== Aufgabenliste ==
**A)** Übersetzen Sie aus dem Bericht über die Korruptionsermittlungen folgenden Satz ins Englische: „Die Regionaldirektion Hessen ist für die Genehmigung von Werkverträgen zuständig, die von ungarischen, rumänischen, tschechischen und slowakischen Unternehmen in Deutschland ausgeführt werden.“
**B)** Führen Sie den Bericht über die Ermittlungen gegen Mitarbeiter der Bundesagentur für Arbeit im Anschluss an seinen letzten Satz fort.
======== Bereitgestellter Text ========
Verdacht auf Schmiergeldzahlungen - Staatsanwaltschaft ermittelt

Von Ernst-Wilhelm Pape
Bielefeld/Frankfurt (WB). Die Staatsanwaltschaft Frankfurt hat Ermittlungsverfahren gegen mehrere Mitarbeiter der Regionaldirektion Hessen der Bundesagentur für Arbeit (BA) in Frankfurt eingeleitet. Das hat am Freitag der Sprecher der Strafverfolgungsbehörde, Oberstaatsanwalt Thomas Bechtel, bestätigt.

Es werde wegen Korruptionsverdachts ermittelt, sagte Bechtel dieser Zeitung. Es gebe Hinweise, dass sich die BA-Mitarbeiter bei der Genehmigung von Arbeitsverträgen für ausländische Beschäftigte »etwas eingesteckt haben«. Bei der Vermittlung sei auf eigene Rechnung kassiert worden, laute der Vorwurf. Nähere Einzelheiten könnten aus ermittlungstaktischen Gründen nicht genannt werden, sagte Bechtel.
Die Regionaldirektion Hessen ist für die Genehmigung von Werkverträgen zuständig, die von ungarischen, rumänischen, tschechischen und slowakischen Unternehmen in Deutschland ausgeführt werden. In der betroffenen Abteilung sind acht Mitarbeiter beschäftigt.
======== Aufgeführte Einträge ========
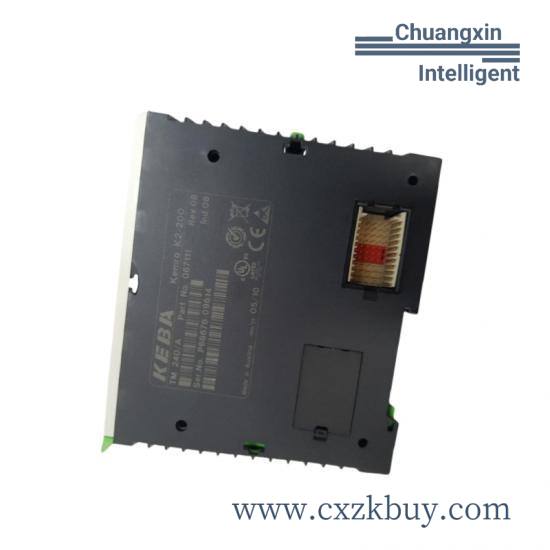 KEBA CP-251/U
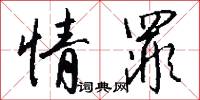 情罪怎么写好看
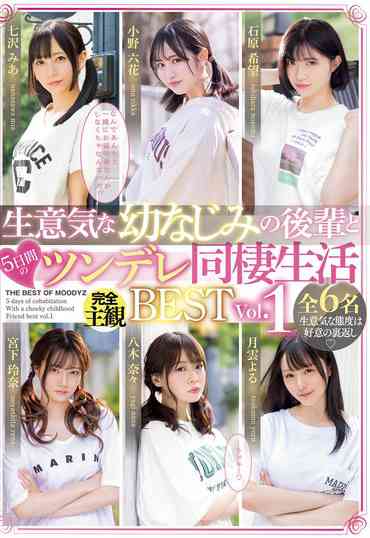 七沢みあ,小野六花,石原希望,八木奈々,宮下玲奈,月雲よる出演番号MIZD-422磁力链接迅雷下载在线观看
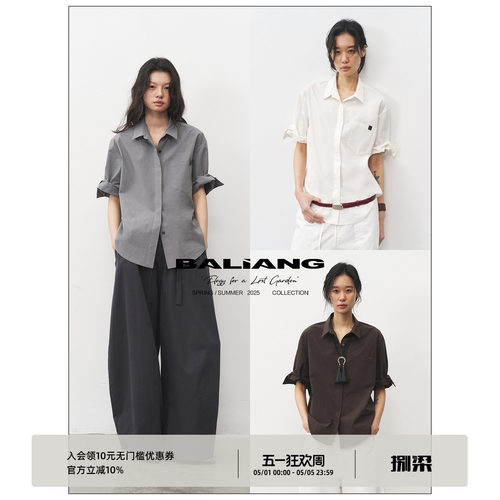 BALIANG「捌樑」绾'Cuff'纯棉皱感简约优雅设计翻领落肩短袖衬衫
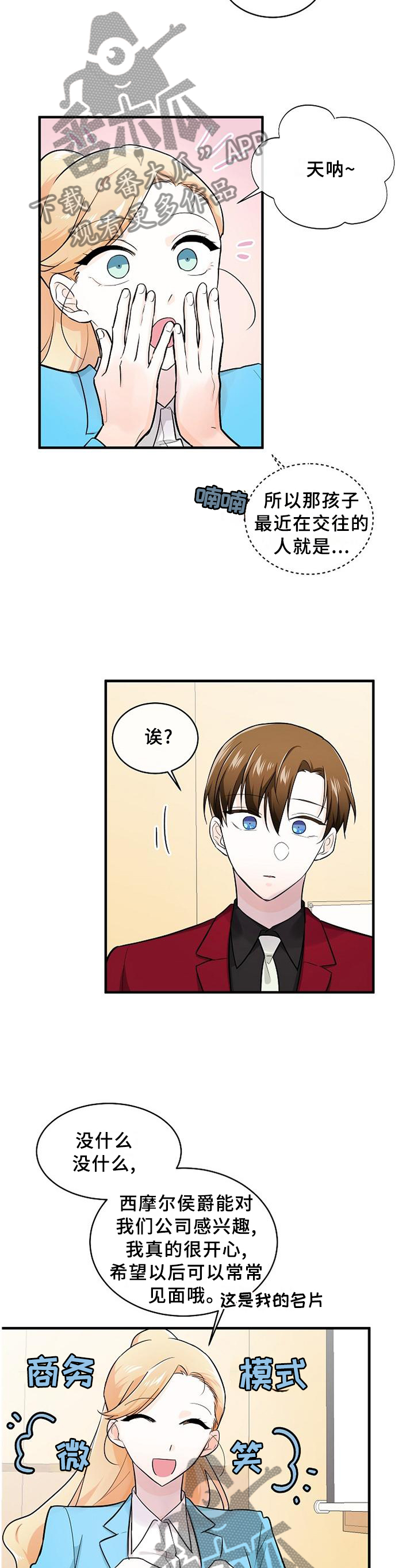 第65章：找寻7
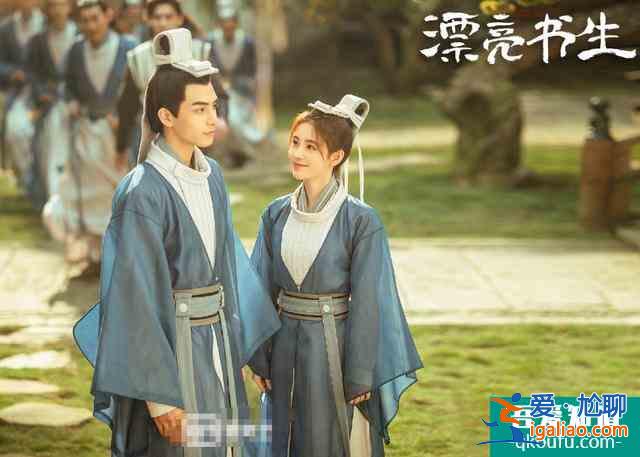 《漂亮書生》開播，鞠婧祎女扮男裝不忘化粉色眼妝，于正發文暗諷？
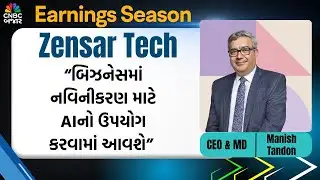 Zensar Technologies share latest news |Zensar Technologies q3 results 2026| Management Talk | Budget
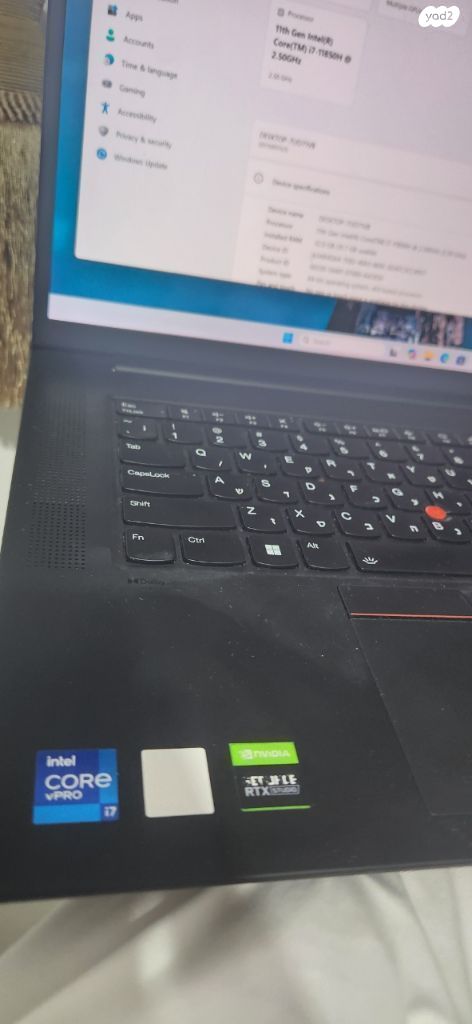 מחשב נייד x1 extreme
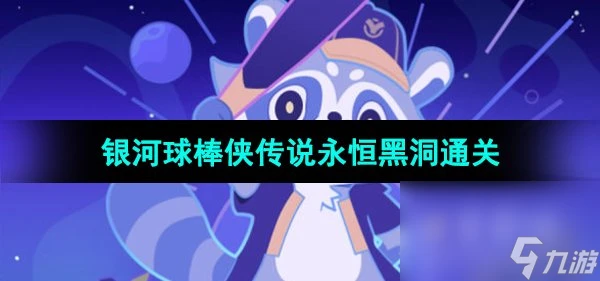 《崩壞星穹鐵道》銀河球棒俠傳說永恆黑洞通關攻略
========
== Lösungen in Reihenfolge ==
**A)** The Hesse Regional Directorate is responsible for approving work contracts carried out in Germany by Hungarian, Romanian, Czech and Slovak companies.

**B)**
Nach Informationen dieser Zeitung soll es sich bei der Bundesagentur für Arbeit um vier Beschuldigte handeln. Sie sollen in Zusammenhang mit der Einschleusung von ungarischen Arbeitern, die als Billigkräfte in der Fleischindustrie, im Baugewerbe und der Metallverarbeitung eingesetzt wurden, Vorteile genossen haben. Die Mitarbeiter sollen zu besonderen Anlässen, wie zu Weihnachten und an Geburtstagen, Aufmerksamkeiten von ungarischen und deutschen Scheinfirmen erhalten haben. Den Verantwortlichen dieser Firmen wird vorgeworfen, im Rahmen einer kriminellen Vereinigung gewerbs- und bandenmäßig die Ungarn eingeschleust zu haben.
Die Aufmerksamkeiten sind vermutlich von 1999 bis 2005 gewährt worden. Bei einer Telefonüberwachung seien vier Fälle dokumentiert worden, in denen jeweils 100 Euro Schmiergeld gezahlt wurden, hieß es.
Nach Angaben von Ermittlern ist auch in Ungarn Beweismaterial sichergestellt worden. Aus den Unterlagen gehe hervor, dass Arbeitervermittler staatliche Stellen in Ungarn geschmiert hätten, um bestimmte Bescheinigungen zu bekommen.
Die Unterlagen aus Ungarn würden derzeit von der Staatsanwaltschaft Memmingen ausgewertet, sagte Oberstaatsanwalt Johann Kreuzpointer dieser Zeitung. Die Staatsanwaltschaft Memmingen führt ein Strafverfahren gegen den beschuldigten Arbeitervermittler Sandor S. aus Ungarn.
Die Bundesagentur für Arbeit blieb am Freitag bei ihrer Darstellung, dass sie keine Kenntnis von Korruptionsverfahren oder Korruptionshinweisen habe. Man stehe aber ständig in Kontakt mit den zuständigen Staatsanwaltschaften München und Frankfurt, sagte BA-Sprecher Ulrich Waschki. Da es sich um ein laufendes Verfahren handele, könnten keine weiteren Auskünfte gegeben werden. Nach Informationen dieser Zeitung sind die Korruptionsbeauftragten der BA über die Vorwürfe aber bereits informiert worden.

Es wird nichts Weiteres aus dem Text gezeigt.